▶ DIRECTION:
Make a verbatim copy of the entries below; pictures stay out.

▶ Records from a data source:
..............................

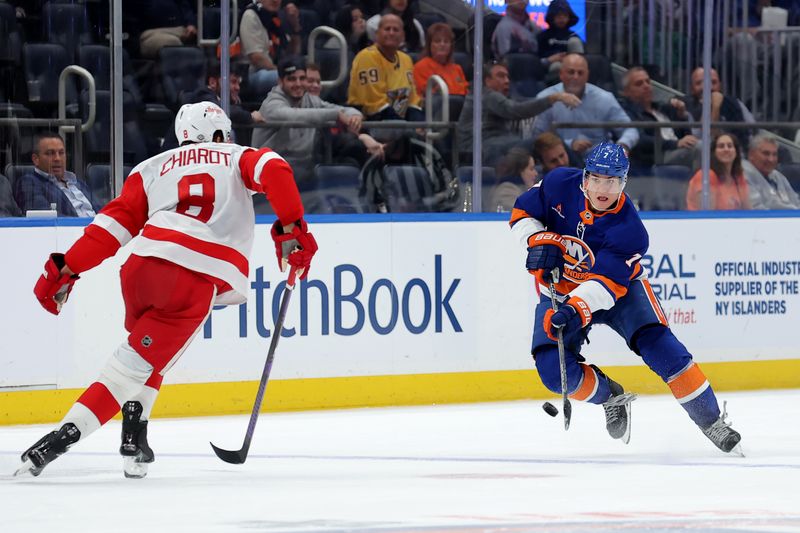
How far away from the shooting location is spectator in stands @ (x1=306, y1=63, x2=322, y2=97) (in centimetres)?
716

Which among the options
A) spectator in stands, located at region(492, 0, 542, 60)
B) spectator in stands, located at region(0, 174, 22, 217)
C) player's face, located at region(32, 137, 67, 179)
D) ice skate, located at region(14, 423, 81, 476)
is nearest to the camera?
ice skate, located at region(14, 423, 81, 476)

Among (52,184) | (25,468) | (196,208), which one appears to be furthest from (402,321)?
(25,468)

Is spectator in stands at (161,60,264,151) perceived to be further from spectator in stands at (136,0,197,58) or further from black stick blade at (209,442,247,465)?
black stick blade at (209,442,247,465)

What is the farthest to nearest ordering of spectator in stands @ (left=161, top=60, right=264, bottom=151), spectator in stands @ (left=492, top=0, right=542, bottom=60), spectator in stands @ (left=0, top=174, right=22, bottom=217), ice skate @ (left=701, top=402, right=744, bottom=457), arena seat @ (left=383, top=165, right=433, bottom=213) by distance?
spectator in stands @ (left=492, top=0, right=542, bottom=60)
arena seat @ (left=383, top=165, right=433, bottom=213)
spectator in stands @ (left=161, top=60, right=264, bottom=151)
spectator in stands @ (left=0, top=174, right=22, bottom=217)
ice skate @ (left=701, top=402, right=744, bottom=457)

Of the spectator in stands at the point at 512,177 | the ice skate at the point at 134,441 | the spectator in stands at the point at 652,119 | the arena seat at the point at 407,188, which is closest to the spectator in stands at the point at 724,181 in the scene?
the spectator in stands at the point at 652,119

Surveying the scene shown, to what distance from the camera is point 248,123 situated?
22.9 ft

..............................

▶ FINAL RESULT:
How far away from the shooting location is spectator in stands @ (x1=306, y1=63, x2=322, y2=97) (in centimetres)?
716

Which among the options
A) spectator in stands, located at region(492, 0, 542, 60)
B) spectator in stands, located at region(0, 174, 22, 217)
C) player's face, located at region(32, 137, 67, 179)
D) ice skate, located at region(14, 423, 81, 476)
is nearest to the camera?
ice skate, located at region(14, 423, 81, 476)

Among (52,184) | (25,468) | (196,208), which one appears to be furthest from (402,321)?
(25,468)

Is spectator in stands at (161,60,264,151) perceived to be further from spectator in stands at (136,0,197,58) or further from black stick blade at (209,442,247,465)?
black stick blade at (209,442,247,465)

What is the farthest to nearest ordering of spectator in stands @ (left=161, top=60, right=264, bottom=151), spectator in stands @ (left=492, top=0, right=542, bottom=60), spectator in stands @ (left=0, top=174, right=22, bottom=217), ice skate @ (left=701, top=402, right=744, bottom=457), arena seat @ (left=383, top=165, right=433, bottom=213) by distance?
spectator in stands @ (left=492, top=0, right=542, bottom=60)
arena seat @ (left=383, top=165, right=433, bottom=213)
spectator in stands @ (left=161, top=60, right=264, bottom=151)
spectator in stands @ (left=0, top=174, right=22, bottom=217)
ice skate @ (left=701, top=402, right=744, bottom=457)

Of the spectator in stands at the point at 512,177 | the ice skate at the point at 134,441 | the spectator in stands at the point at 652,119 | the arena seat at the point at 407,188, which is closest to the spectator in stands at the point at 724,181 in the scene?
the spectator in stands at the point at 652,119

Surveying the scene shown, to what distance from the camera is point 248,123 situated?
22.9 ft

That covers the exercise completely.